Your task
All of the records must come back exactly as they were given.

[[ Record extracts open ]]

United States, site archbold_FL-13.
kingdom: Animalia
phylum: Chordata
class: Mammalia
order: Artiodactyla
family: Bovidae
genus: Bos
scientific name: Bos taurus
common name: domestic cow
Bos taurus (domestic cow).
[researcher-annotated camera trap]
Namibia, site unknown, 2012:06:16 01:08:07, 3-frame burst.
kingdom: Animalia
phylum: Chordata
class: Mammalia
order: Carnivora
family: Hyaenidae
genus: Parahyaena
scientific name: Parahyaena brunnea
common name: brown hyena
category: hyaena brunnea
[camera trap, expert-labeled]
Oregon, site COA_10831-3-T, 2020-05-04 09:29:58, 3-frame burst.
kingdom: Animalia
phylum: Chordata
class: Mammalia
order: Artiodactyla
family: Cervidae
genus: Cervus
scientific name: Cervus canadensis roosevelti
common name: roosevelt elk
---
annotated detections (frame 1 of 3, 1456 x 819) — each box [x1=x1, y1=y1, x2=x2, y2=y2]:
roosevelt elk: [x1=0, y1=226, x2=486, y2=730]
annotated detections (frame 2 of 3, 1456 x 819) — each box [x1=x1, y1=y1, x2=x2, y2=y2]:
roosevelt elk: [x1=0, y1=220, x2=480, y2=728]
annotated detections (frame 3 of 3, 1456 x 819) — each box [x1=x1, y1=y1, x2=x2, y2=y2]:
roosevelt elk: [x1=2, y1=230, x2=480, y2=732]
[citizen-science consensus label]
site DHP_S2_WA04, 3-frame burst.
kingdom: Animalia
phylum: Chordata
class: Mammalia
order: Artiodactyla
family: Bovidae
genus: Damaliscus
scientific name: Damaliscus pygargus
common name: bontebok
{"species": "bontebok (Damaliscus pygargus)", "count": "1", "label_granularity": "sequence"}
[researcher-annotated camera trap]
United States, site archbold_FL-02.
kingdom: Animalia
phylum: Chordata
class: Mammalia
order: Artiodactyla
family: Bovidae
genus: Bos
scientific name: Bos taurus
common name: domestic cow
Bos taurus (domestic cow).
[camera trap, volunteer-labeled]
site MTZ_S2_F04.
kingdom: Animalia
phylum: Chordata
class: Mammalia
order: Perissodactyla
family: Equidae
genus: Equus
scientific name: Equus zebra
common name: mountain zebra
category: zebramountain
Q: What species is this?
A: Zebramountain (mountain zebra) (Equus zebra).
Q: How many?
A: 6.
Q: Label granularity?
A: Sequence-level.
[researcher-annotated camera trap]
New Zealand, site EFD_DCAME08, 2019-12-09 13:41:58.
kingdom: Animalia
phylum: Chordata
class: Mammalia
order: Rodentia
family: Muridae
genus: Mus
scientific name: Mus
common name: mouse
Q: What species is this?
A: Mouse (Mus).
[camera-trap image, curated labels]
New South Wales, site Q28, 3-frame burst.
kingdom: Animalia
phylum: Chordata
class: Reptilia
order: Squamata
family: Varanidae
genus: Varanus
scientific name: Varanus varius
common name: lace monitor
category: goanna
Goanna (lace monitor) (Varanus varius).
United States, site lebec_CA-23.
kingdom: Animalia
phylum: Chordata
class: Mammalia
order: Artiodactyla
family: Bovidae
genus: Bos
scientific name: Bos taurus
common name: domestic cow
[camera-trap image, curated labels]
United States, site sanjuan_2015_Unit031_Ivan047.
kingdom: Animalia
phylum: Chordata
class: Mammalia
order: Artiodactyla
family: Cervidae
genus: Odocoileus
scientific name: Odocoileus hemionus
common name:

[[ Record extracts closed ]]

Exercise solution
United States, site archbold_FL-13.
kingdom: Animalia
phylum: Chordata
class: Mammalia
order: Artiodactyla
family: Bovidae
genus: Bos
scientific name: Bos taurus
common name: domestic cow
Bos taurus (domestic cow).
[researcher-annotated camera trap]
Namibia, site unknown, 2012:06:16 01:08:07, 3-frame burst.
kingdom: Animalia
phylum: Chordata
class: Mammalia
order: Carnivora
family: Hyaenidae
genus: Parahyaena
scientific name: Parahyaena brunnea
common name: brown hyena
category: hyaena brunnea
[camera trap, expert-labeled]
Oregon, site COA_10831-3-T, 2020-05-04 09:29:58, 3-frame burst.
kingdom: Animalia
phylum: Chordata
class: Mammalia
order: Artiodactyla
family: Cervidae
genus: Cervus
scientific name: Cervus canadensis roosevelti
common name: roosevelt elk
---
annotated detections (frame 1 of 3, 1456 x 819) — each box [x1=x1, y1=y1, x2=x2, y2=y2]:
roosevelt elk: [x1=0, y1=226, x2=486, y2=730]
annotated detections (frame 2 of 3, 1456 x 819) — each box [x1=x1, y1=y1, x2=x2, y2=y2]:
roosevelt elk: [x1=0, y1=220, x2=480, y2=728]
annotated detections (frame 3 of 3, 1456 x 819) — each box [x1=x1, y1=y1, x2=x2, y2=y2]:
roosevelt elk: [x1=2, y1=230, x2=480, y2=732]
[citizen-science consensus label]
site DHP_S2_WA04, 3-frame burst.
kingdom: Animalia
phylum: Chordata
class: Mammalia
order: Artiodactyla
family: Bovidae
genus: Damaliscus
scientific name: Damaliscus pygargus
common name: bontebok
{"species": "bontebok (Damaliscus pygargus)", "count": "1", "label_granularity": "sequence"}
[researcher-annotated camera trap]
United States, site archbold_FL-02.
kingdom: Animalia
phylum: Chordata
class: Mammalia
order: Artiodactyla
family: Bovidae
genus: Bos
scientific name: Bos taurus
common name: domestic cow
Bos taurus (domestic cow).
[camera trap, volunteer-labeled]
site MTZ_S2_F04.
kingdom: Animalia
phylum: Chordata
class: Mammalia
order: Perissodactyla
family: Equidae
genus: Equus
scientific name: Equus zebra
common name: mountain zebra
category: zebramountain
Q: What species is this?
A: Zebramountain (mountain zebra) (Equus zebra).
Q: How many?
A: 6.
Q: Label granularity?
A: Sequence-level.
[researcher-annotated camera trap]
New Zealand, site EFD_DCAME08, 2019-12-09 13:41:58.
kingdom: Animalia
phylum: Chordata
class: Mammalia
order: Rodentia
family: Muridae
genus: Mus
scientific name: Mus
common name: mouse
Q: What species is this?
A: Mouse (Mus).
[camera-trap image, curated labels]
New South Wales, site Q28, 3-frame burst.
kingdom: Animalia
phylum: Chordata
class: Reptilia
order: Squamata
family: Varanidae
genus: Varanus
scientific name: Varanus varius
common name: lace monitor
category: goanna
Goanna (lace monitor) (Varanus varius).
United States, site lebec_CA-23.
kingdom: Animalia
phylum: Chordata
class: Mammalia
order: Artiodactyla
family: Bovidae
genus: Bos
scientific name: Bos taurus
common name: domestic cow
[camera-trap image, curated labels]
United States, site sanjuan_2015_Unit031_Ivan047.
kingdom: Animalia
phylum: Chordata
class: Mammalia
order: Artiodactyla
family: Cervidae
genus: Odocoileus
scientific name: Odocoileus hemionus
common name:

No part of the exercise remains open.